DeepRetrieval: Hacking Real Search Engines and Retrievers with Large Language Models via Reinforcement Learning
Keywords: Large Language Models, Information Retrieval, Reinforcement Learning
TL;DR: DeepRetrieval trains query generation models through reinforcement learning instead of supervised data, achieving state-of-the-art performance across diverse retrieval tasks while being more efficient than existing approaches.

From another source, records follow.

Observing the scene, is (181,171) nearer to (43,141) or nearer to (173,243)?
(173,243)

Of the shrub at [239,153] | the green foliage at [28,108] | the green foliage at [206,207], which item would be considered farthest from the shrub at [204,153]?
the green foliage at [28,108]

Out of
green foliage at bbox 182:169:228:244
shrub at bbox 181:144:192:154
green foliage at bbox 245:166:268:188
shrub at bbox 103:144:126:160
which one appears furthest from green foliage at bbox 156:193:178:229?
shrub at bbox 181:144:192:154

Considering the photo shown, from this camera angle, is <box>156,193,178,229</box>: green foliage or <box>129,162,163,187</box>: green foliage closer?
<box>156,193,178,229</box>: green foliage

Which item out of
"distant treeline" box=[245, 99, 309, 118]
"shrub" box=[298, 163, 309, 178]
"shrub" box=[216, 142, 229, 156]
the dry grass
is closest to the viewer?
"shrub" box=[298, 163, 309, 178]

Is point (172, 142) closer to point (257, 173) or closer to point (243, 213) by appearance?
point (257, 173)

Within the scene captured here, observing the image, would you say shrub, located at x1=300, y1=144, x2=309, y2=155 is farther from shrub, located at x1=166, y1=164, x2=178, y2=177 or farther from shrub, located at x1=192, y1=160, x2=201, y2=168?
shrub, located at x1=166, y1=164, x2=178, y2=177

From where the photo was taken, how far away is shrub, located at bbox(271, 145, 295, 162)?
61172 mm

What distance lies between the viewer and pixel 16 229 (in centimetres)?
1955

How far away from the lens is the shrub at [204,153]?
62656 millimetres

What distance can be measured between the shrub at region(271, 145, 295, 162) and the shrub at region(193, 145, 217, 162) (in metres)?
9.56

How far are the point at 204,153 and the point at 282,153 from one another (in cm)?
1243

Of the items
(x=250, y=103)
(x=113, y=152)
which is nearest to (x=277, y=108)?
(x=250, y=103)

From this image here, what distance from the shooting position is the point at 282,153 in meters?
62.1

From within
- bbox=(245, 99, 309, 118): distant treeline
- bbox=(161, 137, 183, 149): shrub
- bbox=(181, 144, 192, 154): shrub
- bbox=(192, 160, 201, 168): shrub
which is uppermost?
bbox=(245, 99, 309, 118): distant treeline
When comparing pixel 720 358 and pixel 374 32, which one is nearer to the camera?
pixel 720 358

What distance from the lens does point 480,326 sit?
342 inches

Abstract: Information retrieval systems are crucial for enabling effective access to large document collections. Recent approaches have leveraged Large Language Models (LLMs) to enhance retrieval performance through query augmentation, but often rely on expensive supervised learning or distillation techniques that require significant computational resources and hand-labeled data. We introduce DeepRetrieval, a reinforcement learning approach that trains LLMs for query generation through trial and error without supervised data for reference query. Using retrieval metrics as rewards, our system generates queries that maximize retrieval performance. DeepRetrieval outperforms state-of-the-art methods on literature search with 65.07\% (vs.\ previous SOTA 24.68\%) recall for publication search and 63.18\% (vs.\ previous SOTA 32.11\%) recall for trial search using real-world search engines. DeepRetrieval also dominates in evidence-seeking retrieval, classic information retrieval and SQL database search. With only 3B parameters, it outperforms industry-leading models like GPT-4o and Claude-3.5-Sonnet on those tasks. These results demonstrate that our reinforcement learning approach offers a more efficient and effective paradigm for information retrieval.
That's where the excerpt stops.